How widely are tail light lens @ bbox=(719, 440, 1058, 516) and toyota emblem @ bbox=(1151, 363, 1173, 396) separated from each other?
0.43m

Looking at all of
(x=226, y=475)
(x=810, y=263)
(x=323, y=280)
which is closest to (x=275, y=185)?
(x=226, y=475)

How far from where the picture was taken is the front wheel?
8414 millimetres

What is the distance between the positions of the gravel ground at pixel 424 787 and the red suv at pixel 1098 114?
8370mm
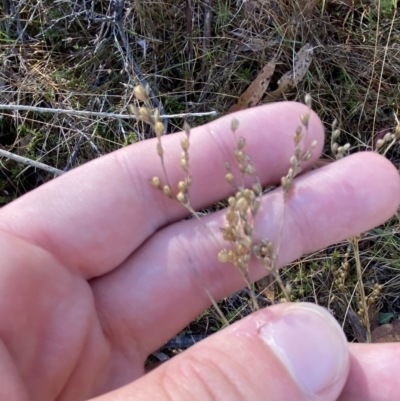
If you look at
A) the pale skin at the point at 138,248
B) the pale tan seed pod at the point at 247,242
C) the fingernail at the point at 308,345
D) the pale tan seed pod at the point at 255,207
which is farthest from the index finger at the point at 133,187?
the fingernail at the point at 308,345

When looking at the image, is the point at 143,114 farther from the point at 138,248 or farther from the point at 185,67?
the point at 185,67

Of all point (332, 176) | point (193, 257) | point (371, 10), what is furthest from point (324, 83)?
point (193, 257)

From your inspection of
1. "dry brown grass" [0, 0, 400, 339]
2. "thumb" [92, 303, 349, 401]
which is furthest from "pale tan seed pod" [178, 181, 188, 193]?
"dry brown grass" [0, 0, 400, 339]

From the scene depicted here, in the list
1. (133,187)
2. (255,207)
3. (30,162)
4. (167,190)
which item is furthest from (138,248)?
(30,162)

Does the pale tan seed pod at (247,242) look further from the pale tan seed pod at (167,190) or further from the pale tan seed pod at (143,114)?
the pale tan seed pod at (143,114)

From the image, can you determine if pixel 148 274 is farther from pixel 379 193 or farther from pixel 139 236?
pixel 379 193

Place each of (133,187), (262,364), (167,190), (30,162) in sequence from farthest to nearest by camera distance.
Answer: (30,162)
(133,187)
(167,190)
(262,364)

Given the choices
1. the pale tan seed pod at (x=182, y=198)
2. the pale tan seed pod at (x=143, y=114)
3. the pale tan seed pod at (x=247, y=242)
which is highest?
the pale tan seed pod at (x=143, y=114)
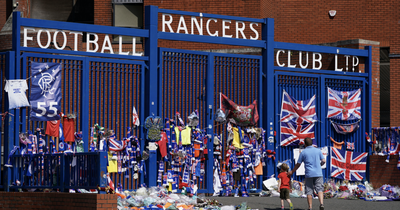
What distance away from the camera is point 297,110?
15375mm

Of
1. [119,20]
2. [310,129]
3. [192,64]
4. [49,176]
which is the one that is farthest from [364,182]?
[119,20]

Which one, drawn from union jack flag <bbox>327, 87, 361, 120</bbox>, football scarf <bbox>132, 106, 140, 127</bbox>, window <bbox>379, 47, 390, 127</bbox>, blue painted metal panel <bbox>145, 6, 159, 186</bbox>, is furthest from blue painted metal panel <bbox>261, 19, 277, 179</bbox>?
window <bbox>379, 47, 390, 127</bbox>

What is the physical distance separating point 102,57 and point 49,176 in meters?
3.53

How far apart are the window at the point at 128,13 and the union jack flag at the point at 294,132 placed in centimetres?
834

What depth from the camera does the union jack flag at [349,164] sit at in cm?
1590

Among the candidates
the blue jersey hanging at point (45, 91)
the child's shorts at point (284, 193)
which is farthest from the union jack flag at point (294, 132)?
the blue jersey hanging at point (45, 91)

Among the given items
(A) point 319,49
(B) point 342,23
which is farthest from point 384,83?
(A) point 319,49

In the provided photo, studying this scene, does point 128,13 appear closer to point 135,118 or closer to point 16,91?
point 135,118

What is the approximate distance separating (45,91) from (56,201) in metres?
3.08

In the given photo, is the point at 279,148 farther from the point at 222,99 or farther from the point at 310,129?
the point at 222,99

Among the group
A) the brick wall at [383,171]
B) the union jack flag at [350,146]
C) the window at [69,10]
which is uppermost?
Answer: the window at [69,10]

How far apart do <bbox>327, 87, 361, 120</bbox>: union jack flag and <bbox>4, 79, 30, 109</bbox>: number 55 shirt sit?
8.19 meters

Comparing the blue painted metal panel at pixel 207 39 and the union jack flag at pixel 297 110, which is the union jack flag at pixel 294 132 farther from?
the blue painted metal panel at pixel 207 39

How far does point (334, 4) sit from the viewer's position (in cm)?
2125
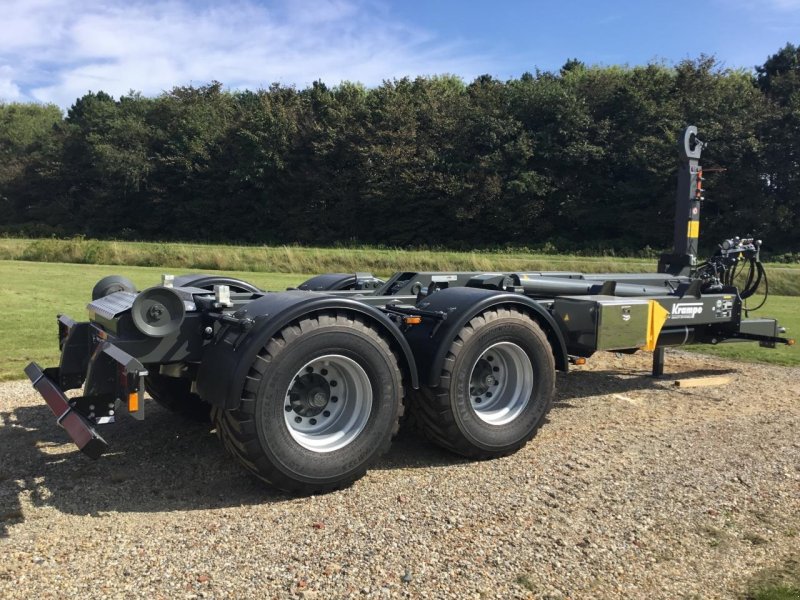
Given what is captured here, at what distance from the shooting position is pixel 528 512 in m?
3.94

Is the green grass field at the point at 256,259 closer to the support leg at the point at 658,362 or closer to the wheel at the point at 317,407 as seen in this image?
the support leg at the point at 658,362

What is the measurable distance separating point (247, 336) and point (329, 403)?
78 centimetres

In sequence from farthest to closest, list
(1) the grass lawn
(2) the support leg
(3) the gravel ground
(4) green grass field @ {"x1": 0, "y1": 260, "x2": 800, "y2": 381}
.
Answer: (1) the grass lawn, (4) green grass field @ {"x1": 0, "y1": 260, "x2": 800, "y2": 381}, (2) the support leg, (3) the gravel ground

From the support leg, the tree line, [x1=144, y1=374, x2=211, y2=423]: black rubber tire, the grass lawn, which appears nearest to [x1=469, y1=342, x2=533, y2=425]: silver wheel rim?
[x1=144, y1=374, x2=211, y2=423]: black rubber tire

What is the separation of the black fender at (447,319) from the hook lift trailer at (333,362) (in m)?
0.01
========================================================================
-- Brief --
Retype the data from the line containing "Is the green" through the line containing "Answer: (1) the", reproducing each line as it stands.

-- Written solution --
Is the green grass field at the point at 256,259 closer to the support leg at the point at 658,362 or closer to the wheel at the point at 317,407 as seen in this image?
the support leg at the point at 658,362

What is the measurable distance separating point (247, 336) and point (329, 403)?
78 centimetres

In sequence from farthest to closest, list
(1) the grass lawn
(2) the support leg
(3) the gravel ground
(4) green grass field @ {"x1": 0, "y1": 260, "x2": 800, "y2": 381}
.
Answer: (1) the grass lawn, (4) green grass field @ {"x1": 0, "y1": 260, "x2": 800, "y2": 381}, (2) the support leg, (3) the gravel ground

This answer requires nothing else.